## [EXERCÍCIOS]
[A] Segundo o trecho selecionado, o que as anarco-comunistas argumentam que deveríamos focar em acumular?
[B] No parágrafo do trecho selecionado que começa com "Isto sugere uma maneira", liste todos os cenários de distribuição de propriedade descritos e o resultado que o texto atribui a cada um.

## [TRECHO SELECIONADO]

========================================================================

Anticapitalistas frequentemente borram de maneira dissimulada a distinção entre riqueza e poder coercitivo - riqueza e/ou desequilíbrio de riqueza não têm que inerentemente garantir qualquer capacidade de controle social - mas é certamente verdadeiro que buscas diretas de poder e riqueza compartilham a mesma forma. A obstinação é progressivamente recompensada, até que a inércia desta abordagem expulse da mente a razão pela qual originalmente atribuímos valor à riqueza ou ao poder.


Consequentemente, em vez de focar em acumular títulos de propriedade ou dinheiro como um caminho para a oportunidade, argumentam as anarco-comunistas, deveríamos focar em acumular boa-vontade.


Eu não discordo.


Mas uma vez que você caracterize este foco na boa-vontade em termos de mercado, a la algo similar aos mercados de reputação de Doctorow, o caminho para fora destes emaranhados se torna aparente. Parece claro pra porra que títulos de propriedade são uma ferramenta com uma utilidade incrível no mundo como ele existe hoje e para os desafios técnicos que enfrentamos. Como tal, é lógico que aquelas dentro de uma sociedade anarco-comunista focada em boa-vontade têm uma vantagem competitiva para negociar e adotar um sistema de segunda ordem para desenvolver e reconhecer títulos de propriedade. Independentemente de precisamente quanto seu mercado acabe dinamicamente mediando isto, a boa-vontade permaneceria o bem primário capaz de ser transformado em, entre outras coisas, títulos de veto seletivo de uso a objetos físicos. Assim, podemos remover o obstáculo psicológico: sem um sistema de execução coagido pelo estado subjacente a títulos de propriedade ou bancos e moeda centralizados, os títulos de propriedade não são um investimento tão estável ou universalmente aplicável quanto a boa-vontade. E a boa-vontade, ao contrário dos títulos de propriedade, está direta e metodologicamente ligada a apreciar e respeitar as pessoas enquanto agentes.*


Isto sugere uma maneira de lidar com condições marginais da propriedade. Rothbard prontamente reconhecia, por exemplo, que um mundo em que um homem tivesse título a tudo seria claramente indiscernível de uma tirania. Expanda o número de proprietárias e você ainda teria uma oligarquia. Mesmo conceder uma quantidade simbólica de riqueza ao resto da população não necessariamente faria o mercado decolar, tampouco o permitiria flutuar de volta a uma direção mais dinâmica e igualitária, porque a dita riqueza poderia simplesmente ser insuficiente como capital.

========================================================================

## [Dados extraídos de uma coleção]
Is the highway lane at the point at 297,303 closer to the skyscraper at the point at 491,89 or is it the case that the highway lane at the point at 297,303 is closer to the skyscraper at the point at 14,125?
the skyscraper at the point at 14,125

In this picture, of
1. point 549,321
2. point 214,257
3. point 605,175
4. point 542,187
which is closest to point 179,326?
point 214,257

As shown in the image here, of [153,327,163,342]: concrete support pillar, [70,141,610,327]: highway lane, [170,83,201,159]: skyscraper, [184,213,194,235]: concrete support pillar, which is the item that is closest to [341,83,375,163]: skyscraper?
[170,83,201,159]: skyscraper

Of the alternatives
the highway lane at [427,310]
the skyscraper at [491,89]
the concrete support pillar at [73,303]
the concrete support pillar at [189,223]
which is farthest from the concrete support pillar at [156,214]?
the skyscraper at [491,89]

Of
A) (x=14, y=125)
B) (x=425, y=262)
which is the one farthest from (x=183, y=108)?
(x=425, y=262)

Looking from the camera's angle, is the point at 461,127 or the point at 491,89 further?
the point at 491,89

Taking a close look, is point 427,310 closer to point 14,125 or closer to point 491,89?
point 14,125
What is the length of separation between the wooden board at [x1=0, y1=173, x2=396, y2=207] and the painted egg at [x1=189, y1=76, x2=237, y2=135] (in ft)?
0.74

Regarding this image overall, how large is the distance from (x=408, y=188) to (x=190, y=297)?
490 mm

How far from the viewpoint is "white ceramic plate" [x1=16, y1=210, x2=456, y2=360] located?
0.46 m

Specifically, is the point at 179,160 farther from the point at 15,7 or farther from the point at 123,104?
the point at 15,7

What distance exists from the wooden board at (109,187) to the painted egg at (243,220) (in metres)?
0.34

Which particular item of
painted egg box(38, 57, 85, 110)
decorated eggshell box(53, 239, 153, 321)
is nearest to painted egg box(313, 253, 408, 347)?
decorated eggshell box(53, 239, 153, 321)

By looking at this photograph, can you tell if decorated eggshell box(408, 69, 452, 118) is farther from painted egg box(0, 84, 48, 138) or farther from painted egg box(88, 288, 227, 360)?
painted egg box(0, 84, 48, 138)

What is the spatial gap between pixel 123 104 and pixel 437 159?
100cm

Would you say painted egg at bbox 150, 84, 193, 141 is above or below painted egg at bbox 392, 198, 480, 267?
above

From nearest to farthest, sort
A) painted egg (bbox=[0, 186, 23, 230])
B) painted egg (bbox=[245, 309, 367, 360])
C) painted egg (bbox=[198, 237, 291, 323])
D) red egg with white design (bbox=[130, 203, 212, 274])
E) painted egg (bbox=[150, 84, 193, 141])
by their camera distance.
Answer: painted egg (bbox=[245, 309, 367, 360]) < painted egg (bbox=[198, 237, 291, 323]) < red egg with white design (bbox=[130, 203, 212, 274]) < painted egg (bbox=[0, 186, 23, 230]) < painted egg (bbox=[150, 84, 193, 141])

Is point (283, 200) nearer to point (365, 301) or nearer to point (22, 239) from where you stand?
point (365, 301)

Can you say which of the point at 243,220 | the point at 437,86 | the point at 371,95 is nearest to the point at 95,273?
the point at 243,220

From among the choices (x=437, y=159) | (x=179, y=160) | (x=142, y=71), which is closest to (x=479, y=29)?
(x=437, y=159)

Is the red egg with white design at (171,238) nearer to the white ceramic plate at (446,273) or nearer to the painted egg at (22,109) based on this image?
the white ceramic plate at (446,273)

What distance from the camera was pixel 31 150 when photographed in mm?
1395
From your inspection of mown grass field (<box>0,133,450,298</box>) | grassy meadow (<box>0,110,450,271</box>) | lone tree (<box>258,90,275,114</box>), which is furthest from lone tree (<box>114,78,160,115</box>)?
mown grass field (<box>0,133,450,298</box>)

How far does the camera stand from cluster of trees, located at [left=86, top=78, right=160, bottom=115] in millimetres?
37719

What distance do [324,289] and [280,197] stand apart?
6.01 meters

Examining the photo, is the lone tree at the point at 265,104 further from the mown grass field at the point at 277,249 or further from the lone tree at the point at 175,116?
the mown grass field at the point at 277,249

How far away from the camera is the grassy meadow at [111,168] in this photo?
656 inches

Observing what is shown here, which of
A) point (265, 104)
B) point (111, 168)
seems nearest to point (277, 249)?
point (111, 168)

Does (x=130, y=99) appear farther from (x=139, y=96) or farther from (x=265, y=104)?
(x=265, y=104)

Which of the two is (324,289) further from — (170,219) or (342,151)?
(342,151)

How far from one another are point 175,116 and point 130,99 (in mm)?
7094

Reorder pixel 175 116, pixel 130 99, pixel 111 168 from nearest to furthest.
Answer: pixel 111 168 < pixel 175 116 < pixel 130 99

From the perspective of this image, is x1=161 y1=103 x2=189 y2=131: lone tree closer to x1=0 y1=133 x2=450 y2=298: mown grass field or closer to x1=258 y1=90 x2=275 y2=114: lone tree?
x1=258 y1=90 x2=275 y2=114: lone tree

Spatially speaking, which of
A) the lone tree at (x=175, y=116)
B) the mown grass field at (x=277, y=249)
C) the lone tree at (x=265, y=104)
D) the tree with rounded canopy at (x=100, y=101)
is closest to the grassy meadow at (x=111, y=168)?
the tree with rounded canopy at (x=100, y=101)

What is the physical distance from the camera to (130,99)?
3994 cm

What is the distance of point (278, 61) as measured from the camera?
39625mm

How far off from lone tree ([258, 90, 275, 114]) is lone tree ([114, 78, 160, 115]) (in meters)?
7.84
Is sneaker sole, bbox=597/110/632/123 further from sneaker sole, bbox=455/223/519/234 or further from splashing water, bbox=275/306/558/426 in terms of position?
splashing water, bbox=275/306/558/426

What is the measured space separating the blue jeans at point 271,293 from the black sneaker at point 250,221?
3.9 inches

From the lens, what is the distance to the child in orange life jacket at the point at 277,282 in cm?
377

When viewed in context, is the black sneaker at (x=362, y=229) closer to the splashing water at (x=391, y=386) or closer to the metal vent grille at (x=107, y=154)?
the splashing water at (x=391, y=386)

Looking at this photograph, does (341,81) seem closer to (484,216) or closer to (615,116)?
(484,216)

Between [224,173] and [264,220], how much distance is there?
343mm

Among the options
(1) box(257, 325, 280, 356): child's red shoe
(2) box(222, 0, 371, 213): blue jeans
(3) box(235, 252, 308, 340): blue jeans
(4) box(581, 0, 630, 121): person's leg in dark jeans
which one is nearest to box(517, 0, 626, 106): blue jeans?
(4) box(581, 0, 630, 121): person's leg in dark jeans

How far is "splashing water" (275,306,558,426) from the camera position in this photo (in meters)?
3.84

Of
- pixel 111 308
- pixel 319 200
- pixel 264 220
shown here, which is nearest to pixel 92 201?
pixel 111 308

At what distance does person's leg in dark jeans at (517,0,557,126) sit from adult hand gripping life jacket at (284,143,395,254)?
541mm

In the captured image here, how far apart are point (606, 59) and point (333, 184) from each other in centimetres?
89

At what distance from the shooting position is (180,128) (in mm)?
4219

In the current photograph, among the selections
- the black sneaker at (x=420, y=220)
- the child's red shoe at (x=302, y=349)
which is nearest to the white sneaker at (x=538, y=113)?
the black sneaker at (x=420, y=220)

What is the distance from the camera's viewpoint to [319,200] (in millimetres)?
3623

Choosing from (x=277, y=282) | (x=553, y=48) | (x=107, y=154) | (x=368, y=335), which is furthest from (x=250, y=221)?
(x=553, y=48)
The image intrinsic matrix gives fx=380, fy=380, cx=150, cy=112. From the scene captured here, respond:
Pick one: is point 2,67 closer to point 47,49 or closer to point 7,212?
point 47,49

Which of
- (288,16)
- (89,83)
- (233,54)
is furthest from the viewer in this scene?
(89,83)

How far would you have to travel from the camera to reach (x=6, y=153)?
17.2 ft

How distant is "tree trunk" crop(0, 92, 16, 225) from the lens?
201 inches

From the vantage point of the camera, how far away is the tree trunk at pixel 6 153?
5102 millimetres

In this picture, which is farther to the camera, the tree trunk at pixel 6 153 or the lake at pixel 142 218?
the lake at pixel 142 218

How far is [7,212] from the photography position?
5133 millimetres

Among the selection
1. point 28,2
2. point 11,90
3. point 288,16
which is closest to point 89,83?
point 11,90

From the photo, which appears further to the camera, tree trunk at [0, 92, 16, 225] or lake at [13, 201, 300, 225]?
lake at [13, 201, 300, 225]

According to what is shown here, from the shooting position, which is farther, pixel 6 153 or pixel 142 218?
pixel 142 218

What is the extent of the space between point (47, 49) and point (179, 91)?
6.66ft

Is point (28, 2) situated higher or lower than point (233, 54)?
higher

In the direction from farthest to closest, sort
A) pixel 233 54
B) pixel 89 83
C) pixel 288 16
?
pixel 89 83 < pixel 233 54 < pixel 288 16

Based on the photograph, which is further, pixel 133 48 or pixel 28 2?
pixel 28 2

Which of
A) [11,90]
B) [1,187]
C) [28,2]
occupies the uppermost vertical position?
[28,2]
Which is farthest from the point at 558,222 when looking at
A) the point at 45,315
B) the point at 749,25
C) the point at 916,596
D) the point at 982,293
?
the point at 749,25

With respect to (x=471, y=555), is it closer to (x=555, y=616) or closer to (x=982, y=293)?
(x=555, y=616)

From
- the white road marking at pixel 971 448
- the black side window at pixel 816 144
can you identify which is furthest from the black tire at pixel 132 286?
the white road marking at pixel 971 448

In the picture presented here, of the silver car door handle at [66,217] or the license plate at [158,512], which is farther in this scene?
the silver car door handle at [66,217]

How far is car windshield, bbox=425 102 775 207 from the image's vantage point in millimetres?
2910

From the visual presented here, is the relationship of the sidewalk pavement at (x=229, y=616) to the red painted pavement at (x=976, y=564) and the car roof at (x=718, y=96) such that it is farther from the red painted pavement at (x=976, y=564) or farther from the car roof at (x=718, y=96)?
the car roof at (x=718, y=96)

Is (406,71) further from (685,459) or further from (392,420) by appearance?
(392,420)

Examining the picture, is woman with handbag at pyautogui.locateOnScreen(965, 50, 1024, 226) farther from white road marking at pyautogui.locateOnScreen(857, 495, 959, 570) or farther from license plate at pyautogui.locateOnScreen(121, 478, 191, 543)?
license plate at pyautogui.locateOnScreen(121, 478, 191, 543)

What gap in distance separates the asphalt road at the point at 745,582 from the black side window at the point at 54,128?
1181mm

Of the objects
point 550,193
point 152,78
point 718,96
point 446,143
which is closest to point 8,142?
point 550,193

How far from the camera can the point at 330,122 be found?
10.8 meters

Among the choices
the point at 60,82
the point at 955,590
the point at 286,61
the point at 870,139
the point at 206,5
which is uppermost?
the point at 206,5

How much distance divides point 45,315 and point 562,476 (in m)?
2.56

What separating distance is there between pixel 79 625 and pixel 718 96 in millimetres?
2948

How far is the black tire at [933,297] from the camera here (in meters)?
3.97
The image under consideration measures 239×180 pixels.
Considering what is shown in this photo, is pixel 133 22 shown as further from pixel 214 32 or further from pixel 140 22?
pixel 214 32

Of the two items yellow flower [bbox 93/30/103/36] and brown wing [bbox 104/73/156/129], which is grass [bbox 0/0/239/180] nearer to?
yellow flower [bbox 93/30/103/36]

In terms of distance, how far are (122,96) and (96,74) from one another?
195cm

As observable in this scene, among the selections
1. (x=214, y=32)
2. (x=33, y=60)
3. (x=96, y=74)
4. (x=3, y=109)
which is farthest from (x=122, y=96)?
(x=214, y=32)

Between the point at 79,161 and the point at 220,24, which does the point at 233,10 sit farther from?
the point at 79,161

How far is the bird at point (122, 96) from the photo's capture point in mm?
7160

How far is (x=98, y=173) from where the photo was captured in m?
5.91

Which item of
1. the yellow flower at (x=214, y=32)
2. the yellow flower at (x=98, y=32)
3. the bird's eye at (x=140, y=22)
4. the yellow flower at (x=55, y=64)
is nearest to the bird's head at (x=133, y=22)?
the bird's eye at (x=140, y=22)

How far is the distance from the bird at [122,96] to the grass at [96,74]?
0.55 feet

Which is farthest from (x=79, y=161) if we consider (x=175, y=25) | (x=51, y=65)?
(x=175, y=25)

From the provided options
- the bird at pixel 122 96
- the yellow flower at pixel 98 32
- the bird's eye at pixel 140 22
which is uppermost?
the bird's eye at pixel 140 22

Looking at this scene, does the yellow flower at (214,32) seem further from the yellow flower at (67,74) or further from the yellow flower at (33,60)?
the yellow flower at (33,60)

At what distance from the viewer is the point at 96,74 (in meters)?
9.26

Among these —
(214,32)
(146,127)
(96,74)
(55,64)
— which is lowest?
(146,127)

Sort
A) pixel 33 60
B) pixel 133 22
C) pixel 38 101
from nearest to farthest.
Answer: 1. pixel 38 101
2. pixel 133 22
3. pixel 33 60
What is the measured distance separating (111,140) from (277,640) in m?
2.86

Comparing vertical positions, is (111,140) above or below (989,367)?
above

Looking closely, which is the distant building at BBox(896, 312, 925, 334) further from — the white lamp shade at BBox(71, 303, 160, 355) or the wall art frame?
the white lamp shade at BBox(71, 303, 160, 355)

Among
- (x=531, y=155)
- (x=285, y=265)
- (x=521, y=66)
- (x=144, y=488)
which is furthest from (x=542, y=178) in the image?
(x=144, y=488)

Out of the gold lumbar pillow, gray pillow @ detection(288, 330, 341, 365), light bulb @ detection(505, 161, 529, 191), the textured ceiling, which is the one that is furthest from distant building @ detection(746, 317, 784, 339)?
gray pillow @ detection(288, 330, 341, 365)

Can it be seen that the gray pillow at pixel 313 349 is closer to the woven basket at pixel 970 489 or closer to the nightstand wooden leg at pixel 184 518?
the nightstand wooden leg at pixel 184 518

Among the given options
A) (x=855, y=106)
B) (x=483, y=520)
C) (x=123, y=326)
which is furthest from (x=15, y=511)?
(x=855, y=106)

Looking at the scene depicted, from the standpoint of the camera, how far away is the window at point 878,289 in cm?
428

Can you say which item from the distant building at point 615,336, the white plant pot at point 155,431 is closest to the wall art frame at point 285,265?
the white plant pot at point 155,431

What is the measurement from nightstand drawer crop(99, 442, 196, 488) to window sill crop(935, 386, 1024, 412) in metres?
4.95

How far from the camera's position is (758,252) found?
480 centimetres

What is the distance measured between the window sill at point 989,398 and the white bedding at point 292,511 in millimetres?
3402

========================================================================

## [RESPOSTAS POR TAREFA]
[A] Boa-vontade, em vez de títulos de propriedade ou dinheiro.

[B]
- Um homem com título a tudo: o mundo seria claramente indiscernível de uma tirania.
- Um número maior de proprietárias: ainda haveria uma oligarquia.
- Uma quantidade simbólica de riqueza concedida ao resto da população: isso não necessariamente faria o mercado decolar nem o permitiria flutuar de volta a uma direção mais dinâmica e igualitária, porque essa riqueza poderia ser insuficiente como capital.